# start of Extract provided

Fwd: Re: fma operation::Result

"Martin Ettl" <ettl.martin@xxxxxx> · Fri, 10 Apr 2009 22:24:09 +0200

-------- Original-Nachricht --------
Datum: Fri, 10 Apr 2009 13:19:19 -0700
Von: Brian Budge <brian.budge@xxxxxxxxx>
An: Martin Ettl <ettl.martin@xxxxxx>
Betreff: Re: fma operation::Result

Ah, back to the gcc mailing list...  I can't answer that one.

  Brian

On Fri, Apr 10, 2009 at 1:16 PM, Martin Ettl <ettl.martin@xxxxxx> wrote:

> yeah, got it!
>
> compiled as you suggested:
>  g++ -march=native -O3 TestFma.cpp -lrt
>
> ops: acc is 1.34155e+11 in 0.423242 seconds
> fma: acc is 1.34155e+11 in 0.373923 seconds
>
> It works fine !!! Great
>
> But what was the reson? It was the -ansi flag, i used in my Makefile. Here
> the output with the -ansi flag:
>
> g++ -march=native -O3 -ansi TestFma.cpp -lrt
>
> ops: acc is 1.34155e+11 in 0.406768 seconds
> fma: acc is 1.34155e+11 in 2.18255 seconds
>
> Is this a bug or a feature of gcc?

# end of Extract provided

Requirements
Can you extend the email thread about the fma timings, picking up right after its final line?

# start of Extracted entries

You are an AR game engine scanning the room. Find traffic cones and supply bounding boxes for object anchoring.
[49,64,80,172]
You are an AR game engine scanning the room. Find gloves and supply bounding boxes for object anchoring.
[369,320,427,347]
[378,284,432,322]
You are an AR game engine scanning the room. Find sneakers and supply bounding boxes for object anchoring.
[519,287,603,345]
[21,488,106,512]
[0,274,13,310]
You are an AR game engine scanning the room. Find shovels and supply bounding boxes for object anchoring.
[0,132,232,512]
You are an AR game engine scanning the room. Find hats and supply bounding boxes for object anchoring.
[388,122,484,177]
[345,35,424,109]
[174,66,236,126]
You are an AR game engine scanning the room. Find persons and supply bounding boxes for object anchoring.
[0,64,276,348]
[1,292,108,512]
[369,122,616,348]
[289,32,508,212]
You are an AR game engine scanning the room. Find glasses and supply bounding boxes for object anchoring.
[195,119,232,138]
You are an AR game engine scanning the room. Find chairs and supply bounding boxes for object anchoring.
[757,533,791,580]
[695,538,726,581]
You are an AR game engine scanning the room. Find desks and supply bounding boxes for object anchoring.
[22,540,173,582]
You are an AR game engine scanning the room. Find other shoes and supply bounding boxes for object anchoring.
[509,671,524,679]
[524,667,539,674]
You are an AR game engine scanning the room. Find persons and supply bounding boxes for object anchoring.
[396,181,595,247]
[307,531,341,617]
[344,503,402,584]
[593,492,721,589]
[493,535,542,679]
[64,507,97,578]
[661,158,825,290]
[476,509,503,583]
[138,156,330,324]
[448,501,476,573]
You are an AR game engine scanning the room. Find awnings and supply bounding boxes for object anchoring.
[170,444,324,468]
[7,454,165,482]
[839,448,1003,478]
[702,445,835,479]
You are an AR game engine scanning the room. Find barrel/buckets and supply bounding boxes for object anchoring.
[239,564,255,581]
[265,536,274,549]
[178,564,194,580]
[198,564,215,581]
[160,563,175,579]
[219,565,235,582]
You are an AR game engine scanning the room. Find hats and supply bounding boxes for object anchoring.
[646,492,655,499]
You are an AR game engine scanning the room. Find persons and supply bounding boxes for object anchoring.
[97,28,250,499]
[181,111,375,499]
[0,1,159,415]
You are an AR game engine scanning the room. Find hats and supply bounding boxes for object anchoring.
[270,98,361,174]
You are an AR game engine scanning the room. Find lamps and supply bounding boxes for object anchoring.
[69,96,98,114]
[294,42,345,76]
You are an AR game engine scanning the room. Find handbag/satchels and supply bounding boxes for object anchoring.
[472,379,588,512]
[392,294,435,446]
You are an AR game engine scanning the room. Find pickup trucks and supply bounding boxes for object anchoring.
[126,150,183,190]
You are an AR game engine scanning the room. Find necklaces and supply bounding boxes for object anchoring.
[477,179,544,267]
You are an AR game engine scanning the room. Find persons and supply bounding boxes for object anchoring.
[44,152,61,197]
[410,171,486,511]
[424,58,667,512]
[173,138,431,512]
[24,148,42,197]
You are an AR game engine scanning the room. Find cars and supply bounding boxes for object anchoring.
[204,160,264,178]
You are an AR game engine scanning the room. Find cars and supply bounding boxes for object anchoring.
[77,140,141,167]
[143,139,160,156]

# end of Extracted entries

The output
>
>
> -------- Original-Nachricht --------
> > Datum: Fri, 10 Apr 2009 13:10:42 -0700
> > Von: Brian Budge <brian.budge@xxxxxxxxx>
> > An: Martin Ettl <ettl.martin@xxxxxx>
> > Betreff: Re: fma operation::Result
>
> > Very strange... try just this:
> >
> > g++ -march=native -O3 testFma.cpp -lrt
> >
> > This is the exact command line I used.  I also use gcc4.3, and also run
> on
> > a
> > core2 architecture.
> >
> > On Fri, Apr 10, 2009 at 1:07 PM, Martin Ettl <ettl.martin@xxxxxx> wrote:
> >
> > > Indeed,
> > >
> > > the results:
> > > g++-4.3 -c -O3 -W -Wall -ansi -Wno-write-strings -fno-strict-aliasing :
> > > ops: acc is 1.34155e+11 in 0.438047 seconds
> > > fma: acc is 1.34155e+11 in 2.87379 seconds
> > >
> > > and
> > > g++-4.3 -c -O3 -march=native -W -Wall -ansi :
> > >
> > > ops: acc is 1.34155e+11 in 0.416 seconds
> > > fma: acc is 1.34155e+11 in 2.62504 seconds
> > >
> > >
> > > Thats really crazy. I tried also older versions of g++ (g++4.1,g++4.2).
> > Its
> > > always the same.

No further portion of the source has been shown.